When former Pitt player Khem Birch left the program during his freshman year for UNLV, he was a pretty raw offensive player with some potential. Despite that still being the case two years later, Birch is determined to leave for the pros and declared for the NBA Draft this year.
Birch averaged career-highs in points (11.5) and rebounds (10.2) this year, so he's definitely made some progress. Still, at best, this seems like a somewhat risky move.
The big man isn't projected as much of a pick. In fact, there's even a reasonable chance he doesn't get selected at all. One scout says he's destined for the D League:
"He is a second-round possibility at best," one veteran NBA scout told SNY.tv. "He can block a shot but is a raw offensive player who needs D-League experience to start his professional career no matter who drafts him."

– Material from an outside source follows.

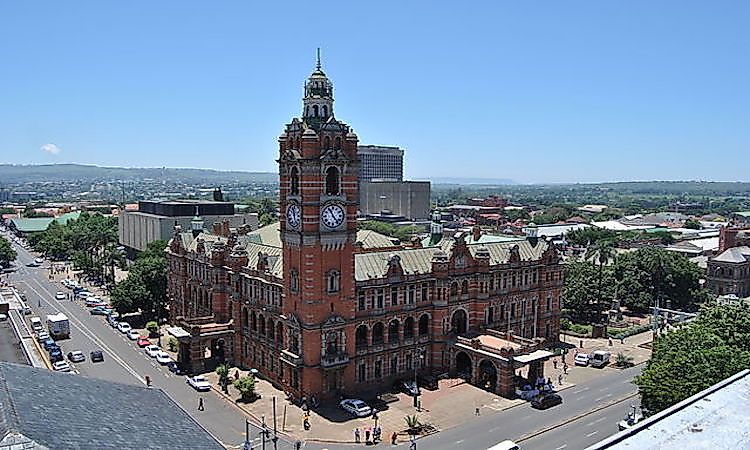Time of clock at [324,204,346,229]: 11:23
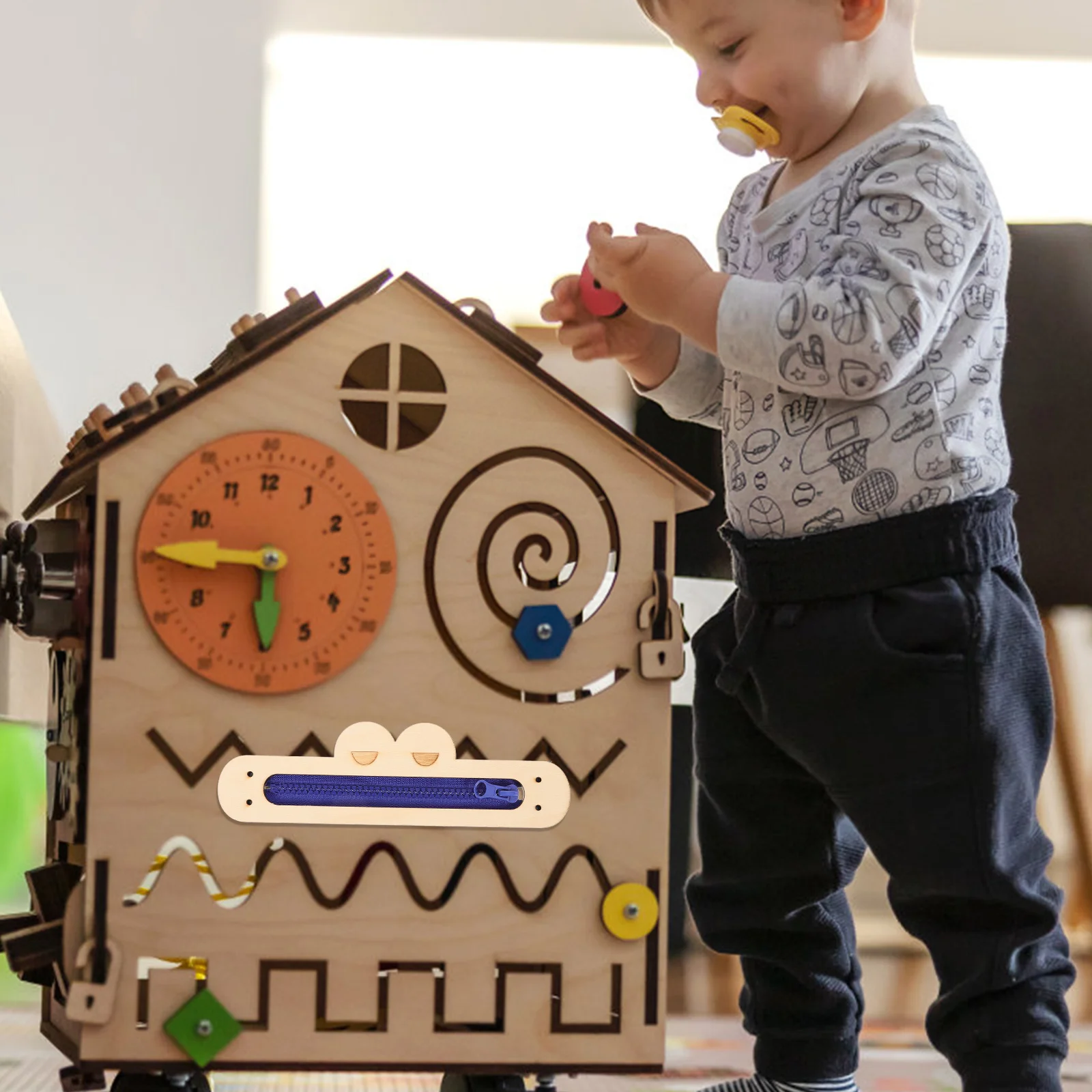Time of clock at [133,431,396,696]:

Birch is projected as a late second round pick by DraftExpress. Ditto for NBADraft.net. ESPN.com has Birch as the No. 59 prospect ... again, the equivalent of being near the bottom of the second round.
The move reeks of being one that's rushed. He's improved steadily the past couple of years and with another season, he could play his way into being an early second round pick where he would be more likely to make a team.

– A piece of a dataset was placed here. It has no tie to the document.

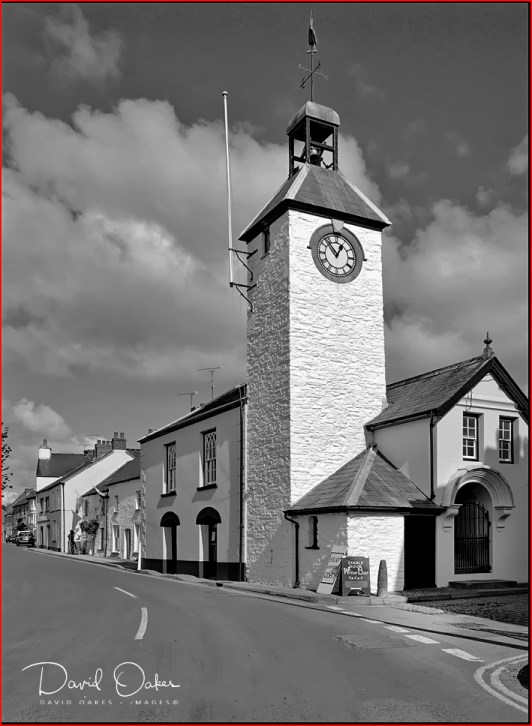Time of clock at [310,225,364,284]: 12:53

The flipside is that because he's projected as a low second-rounder, he might not be able to play himself into the first round (where there's guaranteed money) by this time next year, anyway. So sticking around might not guarantee a payday, either. He also could be worth more this year if he doesn't improve. As it stands now, he still has a decent amount of potential since he's only a junior, and sometimes the longer a player toils in college and the older he gets, the harder it is to believe he'll get much better.

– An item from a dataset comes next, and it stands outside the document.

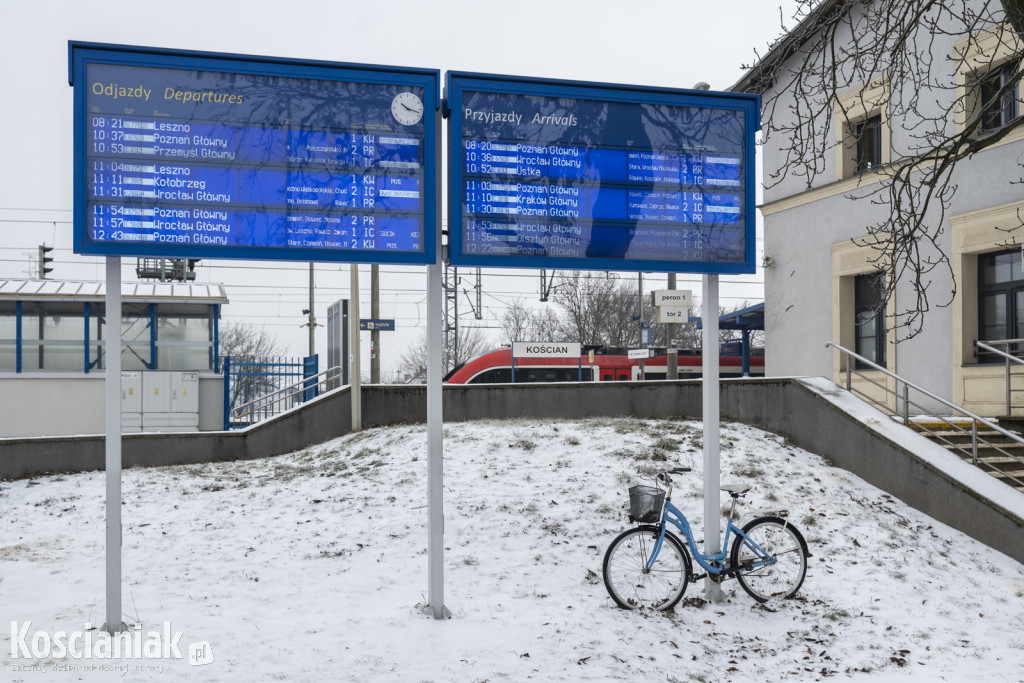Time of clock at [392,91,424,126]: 10:17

It's also not as if Birch is completely unprepared for the next level. His offensive game is what comes into question the most, but he's a good rebounder and also the two-time Defensive Player of the Year in the Mountain West.
I never begrudge those guys for wanting to start their careers and being able to earn a living, but sometimes it's better to stay in school to develop a little bit more. All in all, I can't bring myself to believe that this is the right move.
But then again, Birch, who fought his way out of Pitt after about a half a season, is kind of known for making questionable decisions.